Révélé aux yeux du public en 2009 avec l’album “Good City For Dreamers” et son tube “Raid The Radio“, Hervé Salters aka. General Elektriks revient 5 ans après son dernier opus “Parkets Streets” avec “To Be A Stranger” sorti le 29 janvier. Installé à Berlin où il a enregistré l’album, Hervé était de retour à Paris pour assurer sa promotion avant d’enchaîner une tournée. Nous l’avons rencontré dans les locaux de Wagram Music, son label, où il s’est livré avec sympathie sur sa musique, ses cinq années d’arrêt, ses projets ou ses doutes. 

Est-ce que tu peux nous résumer la genèse du projet General Elektriks et ton parcours jusque là ?

Ça a commencé à la fin des années 90, mais je savais pas que ça allait devenir un projet, c’était juste pour me défouler à la base. Je suis claviériste et je jouais dans différents groupes sur Paris et notamment dans un groupe qui s’appelait Vercoquin. On avait signé un contrat avec une major (Universal) et ça s’était plutôt mal passé. Je suis sorti de ça avec l’envie de pouvoir me dégager financièrement de tout label, parce qu’il me semblait que l’indépendance artistique c’était l’indépendance financière. J’avais déjà tous mes claviers, j’ai acheté un ordinateur et un micro et j’ai commencé à bidouiller, et c’est ce qui est devenu le premier album de General Elektriks qui est sorti en 2003 (Cliquety Kliqk). A cet époque j’avais déménagé à San Francisco, l’idée du projet c’était de mettre tout les ingrédients que j’aime musicalement, aussi bien la pop old-school, que l’electro, le hip-hop, le funk, la soul, le jazz… de faire passer tout ça par mon filtre et espérer que ça donne quelque chose de digeste. Après cet album j’ai fais une première tournée et j’ai été ravi d’arrêter, à vrai dire je ne savais pas si j’allais continuer GE.

Tu avais aussi d’autres projets à ce moment là

Récemment il y en avait juste un autre qui s’appelait ‘Burning House’ qui est sorti il y a deux ans. Mais pour revenir à ce qui s’est passé avant, entre le 1er et le 2eme album j’ai fais pas mal de choses avec un groupe qui s’appelle Blackalicious, j’ai monté un autre projet qui s’appelait Honeycut, et après ça j’ai eu envie de refaire du General Elektriks. J’ai travaillé sur un disque qui s’appelle ‘Good City For Dreamers‘ sur lequel il y a « Raid The Radio » qui est le morceau que les gens connaissent le mieux. Derrière ça il y a eu une grosse tournée, puis un nouvel album « Parket Streets ». Et c’est après ça que j’ai déménagé à Berlin où j’habite maintenant et où j’ai enregistré mon dernier album « To Be A Stranger ».

DONNÉES ENREGISTRÉES:
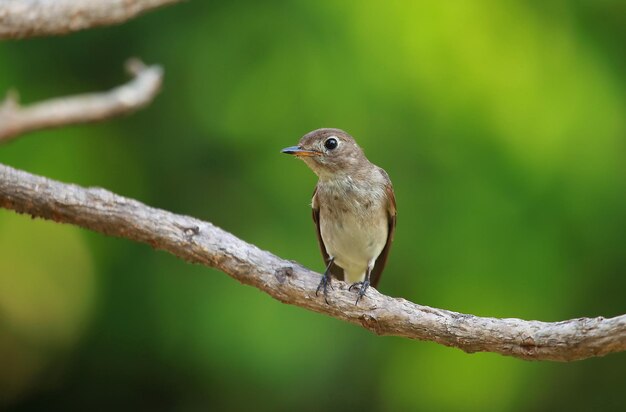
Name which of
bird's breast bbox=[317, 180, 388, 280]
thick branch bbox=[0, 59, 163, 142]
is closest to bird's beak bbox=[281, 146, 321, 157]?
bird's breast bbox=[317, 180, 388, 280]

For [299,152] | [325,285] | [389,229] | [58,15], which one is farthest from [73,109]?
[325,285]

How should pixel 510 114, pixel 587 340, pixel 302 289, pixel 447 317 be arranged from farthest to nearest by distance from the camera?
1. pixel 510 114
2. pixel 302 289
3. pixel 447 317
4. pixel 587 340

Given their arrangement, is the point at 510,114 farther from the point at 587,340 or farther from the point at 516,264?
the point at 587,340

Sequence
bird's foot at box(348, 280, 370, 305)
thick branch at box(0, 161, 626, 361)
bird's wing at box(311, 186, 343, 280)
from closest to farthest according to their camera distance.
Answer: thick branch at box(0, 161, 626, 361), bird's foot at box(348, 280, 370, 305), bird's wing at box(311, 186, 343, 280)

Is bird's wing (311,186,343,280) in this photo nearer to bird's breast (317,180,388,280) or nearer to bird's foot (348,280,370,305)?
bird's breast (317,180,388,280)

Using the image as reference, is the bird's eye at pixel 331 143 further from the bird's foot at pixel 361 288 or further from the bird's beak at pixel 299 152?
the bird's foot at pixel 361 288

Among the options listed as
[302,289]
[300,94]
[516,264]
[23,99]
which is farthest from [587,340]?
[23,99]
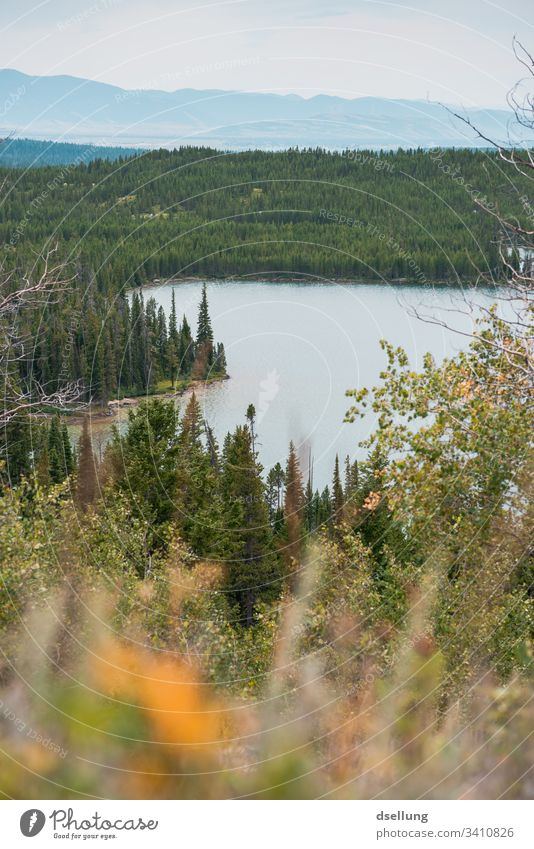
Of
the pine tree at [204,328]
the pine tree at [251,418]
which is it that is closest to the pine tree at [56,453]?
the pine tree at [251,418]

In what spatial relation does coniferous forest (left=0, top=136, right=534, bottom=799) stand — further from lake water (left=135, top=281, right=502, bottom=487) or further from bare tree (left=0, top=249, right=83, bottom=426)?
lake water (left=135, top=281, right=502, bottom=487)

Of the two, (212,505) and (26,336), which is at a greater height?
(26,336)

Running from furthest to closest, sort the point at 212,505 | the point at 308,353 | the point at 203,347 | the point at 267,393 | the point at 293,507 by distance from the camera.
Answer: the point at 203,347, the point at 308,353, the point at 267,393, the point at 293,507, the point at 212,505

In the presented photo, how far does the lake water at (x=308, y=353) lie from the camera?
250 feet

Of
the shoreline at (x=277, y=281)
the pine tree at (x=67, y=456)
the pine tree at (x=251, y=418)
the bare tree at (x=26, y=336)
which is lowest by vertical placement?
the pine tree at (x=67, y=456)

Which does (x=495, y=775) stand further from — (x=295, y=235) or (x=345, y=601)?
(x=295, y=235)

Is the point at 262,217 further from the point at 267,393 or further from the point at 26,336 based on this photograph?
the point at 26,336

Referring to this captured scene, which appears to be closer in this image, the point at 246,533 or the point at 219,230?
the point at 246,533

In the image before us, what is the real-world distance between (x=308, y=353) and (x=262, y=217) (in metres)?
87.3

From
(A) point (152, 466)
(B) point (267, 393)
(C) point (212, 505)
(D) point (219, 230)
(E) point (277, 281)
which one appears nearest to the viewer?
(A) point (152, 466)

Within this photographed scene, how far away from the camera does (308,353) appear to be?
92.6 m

ÉNONCÉ:
Recopiez à l’identique le passage de l’entretien avec General Elektriks situé entre « Révélé aux yeux » et « parcours jusque là ? », ces deux bornes incluses.

CORRIGÉ:
Révélé aux yeux du public en 2009 avec l’album “Good City For Dreamers” et son tube “Raid The Radio“, Hervé Salters aka. General Elektriks revient 5 ans après son dernier opus “Parkets Streets” avec “To Be A Stranger” sorti le 29 janvier. Installé à Berlin où il a enregistré l’album, Hervé était de retour à Paris pour assurer sa promotion avant d’enchaîner une tournée. Nous l’avons rencontré dans les locaux de Wagram Music, son label, où il s’est livré avec sympathie sur sa musique, ses cinq années d’arrêt, ses projets ou ses doutes. 

Est-ce que tu peux nous résumer la genèse du projet General Elektriks et ton parcours jusque là ?